------ Provided records ------

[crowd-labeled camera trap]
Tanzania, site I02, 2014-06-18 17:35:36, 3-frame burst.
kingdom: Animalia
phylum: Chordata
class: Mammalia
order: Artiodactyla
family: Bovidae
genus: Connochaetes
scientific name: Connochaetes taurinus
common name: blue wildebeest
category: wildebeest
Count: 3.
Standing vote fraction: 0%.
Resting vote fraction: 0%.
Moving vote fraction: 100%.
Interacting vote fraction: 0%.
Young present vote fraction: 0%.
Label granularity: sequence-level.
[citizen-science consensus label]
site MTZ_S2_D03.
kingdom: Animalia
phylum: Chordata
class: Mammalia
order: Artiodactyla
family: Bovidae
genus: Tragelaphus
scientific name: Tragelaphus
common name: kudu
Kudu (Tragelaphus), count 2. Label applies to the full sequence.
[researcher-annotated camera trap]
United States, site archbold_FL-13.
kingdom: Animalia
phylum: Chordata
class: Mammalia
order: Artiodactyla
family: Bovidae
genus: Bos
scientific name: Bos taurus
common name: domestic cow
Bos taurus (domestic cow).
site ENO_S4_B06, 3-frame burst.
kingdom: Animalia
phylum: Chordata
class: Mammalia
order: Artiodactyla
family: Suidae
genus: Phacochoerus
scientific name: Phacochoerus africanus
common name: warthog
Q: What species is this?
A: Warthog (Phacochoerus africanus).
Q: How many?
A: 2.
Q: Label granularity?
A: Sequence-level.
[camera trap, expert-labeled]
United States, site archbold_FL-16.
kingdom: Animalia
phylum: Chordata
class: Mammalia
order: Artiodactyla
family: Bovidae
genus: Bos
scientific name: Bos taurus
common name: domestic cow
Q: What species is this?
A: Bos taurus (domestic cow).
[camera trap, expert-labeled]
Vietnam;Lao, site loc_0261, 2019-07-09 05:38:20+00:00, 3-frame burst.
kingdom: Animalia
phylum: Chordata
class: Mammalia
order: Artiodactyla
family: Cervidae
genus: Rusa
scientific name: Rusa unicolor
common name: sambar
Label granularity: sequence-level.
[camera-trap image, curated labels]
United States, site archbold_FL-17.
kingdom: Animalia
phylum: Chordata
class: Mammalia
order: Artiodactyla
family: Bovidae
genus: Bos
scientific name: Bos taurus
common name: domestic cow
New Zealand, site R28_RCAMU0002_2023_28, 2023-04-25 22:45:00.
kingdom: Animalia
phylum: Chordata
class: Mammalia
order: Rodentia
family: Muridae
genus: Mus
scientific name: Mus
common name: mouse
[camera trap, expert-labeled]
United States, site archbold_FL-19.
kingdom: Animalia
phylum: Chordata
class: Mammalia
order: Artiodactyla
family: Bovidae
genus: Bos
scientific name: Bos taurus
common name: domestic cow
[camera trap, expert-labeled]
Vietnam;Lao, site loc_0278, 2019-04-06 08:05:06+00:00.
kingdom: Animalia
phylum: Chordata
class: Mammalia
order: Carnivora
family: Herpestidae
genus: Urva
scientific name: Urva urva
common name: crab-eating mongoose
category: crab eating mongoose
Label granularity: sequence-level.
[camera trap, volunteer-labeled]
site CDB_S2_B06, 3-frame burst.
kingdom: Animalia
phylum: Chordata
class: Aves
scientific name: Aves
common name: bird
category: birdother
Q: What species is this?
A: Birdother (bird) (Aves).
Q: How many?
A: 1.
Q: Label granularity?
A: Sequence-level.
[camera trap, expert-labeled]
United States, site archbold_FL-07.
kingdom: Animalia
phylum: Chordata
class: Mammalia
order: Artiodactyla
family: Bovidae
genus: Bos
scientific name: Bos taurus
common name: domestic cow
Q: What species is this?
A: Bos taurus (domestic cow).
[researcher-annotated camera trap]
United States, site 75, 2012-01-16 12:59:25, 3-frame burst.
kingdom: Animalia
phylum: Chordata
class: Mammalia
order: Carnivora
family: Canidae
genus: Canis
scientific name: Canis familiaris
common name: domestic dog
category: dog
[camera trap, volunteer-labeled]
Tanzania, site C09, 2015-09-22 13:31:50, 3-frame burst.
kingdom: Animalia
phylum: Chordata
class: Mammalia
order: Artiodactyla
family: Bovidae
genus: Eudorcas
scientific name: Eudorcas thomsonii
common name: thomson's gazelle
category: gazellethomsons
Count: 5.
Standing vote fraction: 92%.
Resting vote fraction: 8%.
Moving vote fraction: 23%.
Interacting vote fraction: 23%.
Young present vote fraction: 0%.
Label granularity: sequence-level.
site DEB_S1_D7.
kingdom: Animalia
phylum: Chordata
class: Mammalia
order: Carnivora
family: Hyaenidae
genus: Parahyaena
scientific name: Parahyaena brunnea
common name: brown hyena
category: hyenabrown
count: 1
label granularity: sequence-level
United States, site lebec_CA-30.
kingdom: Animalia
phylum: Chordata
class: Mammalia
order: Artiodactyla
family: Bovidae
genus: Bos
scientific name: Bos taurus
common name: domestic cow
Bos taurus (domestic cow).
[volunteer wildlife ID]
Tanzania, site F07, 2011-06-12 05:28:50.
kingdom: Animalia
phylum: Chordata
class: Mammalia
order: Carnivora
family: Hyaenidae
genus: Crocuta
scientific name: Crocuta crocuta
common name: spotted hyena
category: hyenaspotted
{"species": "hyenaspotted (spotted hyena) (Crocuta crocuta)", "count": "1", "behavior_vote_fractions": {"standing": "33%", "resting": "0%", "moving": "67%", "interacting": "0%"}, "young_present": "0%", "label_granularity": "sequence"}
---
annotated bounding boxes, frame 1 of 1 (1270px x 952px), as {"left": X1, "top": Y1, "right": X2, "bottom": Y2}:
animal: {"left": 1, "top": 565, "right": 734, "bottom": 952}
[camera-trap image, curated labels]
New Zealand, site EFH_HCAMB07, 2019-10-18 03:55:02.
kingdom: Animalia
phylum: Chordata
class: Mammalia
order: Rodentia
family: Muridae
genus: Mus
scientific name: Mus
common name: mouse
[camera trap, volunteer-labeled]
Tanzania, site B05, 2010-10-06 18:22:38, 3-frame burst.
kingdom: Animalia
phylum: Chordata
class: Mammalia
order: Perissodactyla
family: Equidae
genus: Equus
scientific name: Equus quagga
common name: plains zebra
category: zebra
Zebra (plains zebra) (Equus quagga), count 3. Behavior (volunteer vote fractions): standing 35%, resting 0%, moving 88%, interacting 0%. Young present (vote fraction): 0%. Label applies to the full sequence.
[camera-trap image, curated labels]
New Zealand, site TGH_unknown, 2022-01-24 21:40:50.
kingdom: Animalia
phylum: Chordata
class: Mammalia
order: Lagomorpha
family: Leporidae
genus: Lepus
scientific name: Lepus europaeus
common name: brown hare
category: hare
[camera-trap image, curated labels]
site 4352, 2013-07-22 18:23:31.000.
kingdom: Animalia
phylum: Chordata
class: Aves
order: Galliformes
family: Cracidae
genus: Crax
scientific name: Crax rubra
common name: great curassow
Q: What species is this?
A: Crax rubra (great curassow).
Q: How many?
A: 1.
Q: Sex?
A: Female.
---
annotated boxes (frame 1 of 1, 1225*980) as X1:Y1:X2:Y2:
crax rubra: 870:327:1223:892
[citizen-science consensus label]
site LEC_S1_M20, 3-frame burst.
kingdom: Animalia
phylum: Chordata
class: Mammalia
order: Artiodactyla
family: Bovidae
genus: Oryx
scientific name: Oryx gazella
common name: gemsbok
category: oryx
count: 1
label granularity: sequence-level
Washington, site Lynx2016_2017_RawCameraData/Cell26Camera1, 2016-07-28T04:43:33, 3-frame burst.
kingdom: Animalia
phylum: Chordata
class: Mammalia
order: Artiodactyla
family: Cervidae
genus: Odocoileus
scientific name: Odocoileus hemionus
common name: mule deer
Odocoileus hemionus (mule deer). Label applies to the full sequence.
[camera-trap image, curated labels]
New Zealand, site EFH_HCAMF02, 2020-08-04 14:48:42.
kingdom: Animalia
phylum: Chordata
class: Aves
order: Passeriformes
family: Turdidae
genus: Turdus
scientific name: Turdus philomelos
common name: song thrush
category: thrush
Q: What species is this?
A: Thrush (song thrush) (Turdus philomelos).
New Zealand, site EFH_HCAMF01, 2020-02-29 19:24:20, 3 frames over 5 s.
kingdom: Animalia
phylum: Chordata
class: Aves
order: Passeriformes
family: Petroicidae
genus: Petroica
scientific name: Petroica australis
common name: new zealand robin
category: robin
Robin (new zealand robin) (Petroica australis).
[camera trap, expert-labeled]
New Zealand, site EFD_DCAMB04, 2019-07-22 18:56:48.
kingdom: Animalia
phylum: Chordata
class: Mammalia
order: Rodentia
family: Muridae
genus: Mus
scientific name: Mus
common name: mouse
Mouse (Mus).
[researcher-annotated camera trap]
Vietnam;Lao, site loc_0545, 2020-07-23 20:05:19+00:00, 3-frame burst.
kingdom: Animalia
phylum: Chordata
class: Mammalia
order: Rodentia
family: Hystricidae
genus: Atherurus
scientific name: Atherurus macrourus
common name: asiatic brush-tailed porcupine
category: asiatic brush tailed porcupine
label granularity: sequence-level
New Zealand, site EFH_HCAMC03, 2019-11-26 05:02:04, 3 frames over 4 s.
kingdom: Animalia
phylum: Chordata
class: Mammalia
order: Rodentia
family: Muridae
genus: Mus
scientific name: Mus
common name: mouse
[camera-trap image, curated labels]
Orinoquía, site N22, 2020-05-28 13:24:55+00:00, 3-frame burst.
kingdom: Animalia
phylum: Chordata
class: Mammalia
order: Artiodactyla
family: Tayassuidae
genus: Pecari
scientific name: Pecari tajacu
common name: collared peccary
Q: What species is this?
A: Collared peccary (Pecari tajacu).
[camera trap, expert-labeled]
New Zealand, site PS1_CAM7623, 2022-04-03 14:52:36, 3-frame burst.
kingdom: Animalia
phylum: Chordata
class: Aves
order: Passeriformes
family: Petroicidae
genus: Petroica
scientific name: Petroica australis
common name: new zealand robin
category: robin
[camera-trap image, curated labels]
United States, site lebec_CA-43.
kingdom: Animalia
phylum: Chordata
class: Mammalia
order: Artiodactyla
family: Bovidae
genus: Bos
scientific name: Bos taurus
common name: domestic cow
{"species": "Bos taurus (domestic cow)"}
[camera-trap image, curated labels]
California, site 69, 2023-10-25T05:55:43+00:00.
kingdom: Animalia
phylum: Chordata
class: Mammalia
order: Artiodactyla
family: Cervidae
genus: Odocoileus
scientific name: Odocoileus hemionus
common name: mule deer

------

Please show every line of the entries above that contains the word "Vietnam".

## Answer to this task
Vietnam;Lao, site loc_0261, 2019-07-09 05:38:20+00:00, 3-frame burst.
Vietnam;Lao, site loc_0278, 2019-04-06 08:05:06+00:00.
Vietnam;Lao, site loc_0545, 2020-07-23 20:05:19+00:00, 3-frame burst.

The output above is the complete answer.